Defendant points to much evidence which at least warrants doubt of the veracity of plaintiff's statements concerning the so-called accident and also as to whether he is now disabled.
When the matter was argued before us the first time we had some doubt on these questions and we thought it best to order that the matter be re-argued.
[3, 4] We fully realize that, on these questions of fact, it would not be proper to reverse the trial court without a finding of manifest error, but we also realize that in compensation cases, as in other civil suits, the duty is on a plaintiff to prove his contentions by a preponderance of the evidence. Thus we were confronted with the question of whether to affirm a finding because of doubt as to manifest error, or to reverse a finding which possibly is not supported by a preponderance of the evidence. We ordered the matter re-argued, and very shortly before the second argument counsel for defendant-employer filed a motion in which it was stated that motion pictures had been taken since the trial showing the plaintiff driving motor trucks and that those pictures, if exhibited to us, would show that the plaintiff's claim that he cannot drive motor trucks is not founded on fact.
Counsel for plaintiff objected to the showing of those pictures and argued that it was not contended that plaintiff could not drive a motor vehicle, but merely that in the opinion of the doctors it was very unwise for him to do so.

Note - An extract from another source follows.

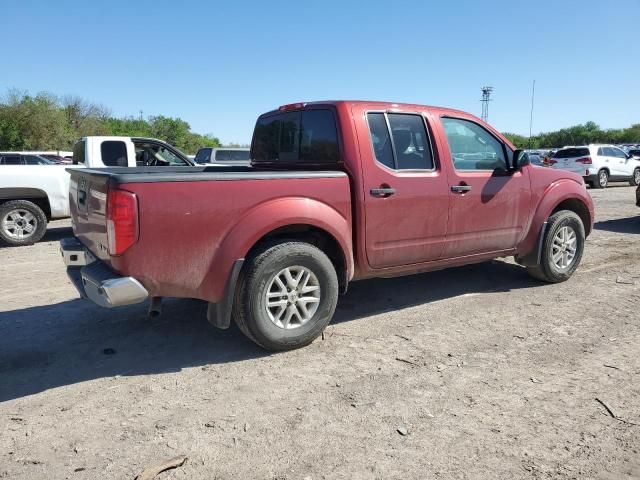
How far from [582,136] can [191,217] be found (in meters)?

The record further demonstrates that there is medical evidence which was not offered and which may or may not throw additional light on the question of whether plaintiff has sustained injury.
We think that the ends of justice will best be served by our remanding the matter to the end that there may be offered in the trial court any additional evidence that may be available to either the plaintiff or the defendant Kramer. Insofar as the judgment dismissed the suit against Maryland Casualty Company, it must be affirmed.
For the reasons assigned, insofar as the judgment runs in favor of Maryland Casualty Company, it is affirmed, and in all other respects it is reversed; and it is now ordered, adjudged and decreed that this matter be remanded to the Civil District Court for the Parish of Orleans for the reception of such additional evidence as may be available to either party in order that the trial Judge may adjudicate the matter on the basis of the evidence heretofore offered and upon such new evidence as may be properly introduced.
Affirmed in part, reversed in part and remanded.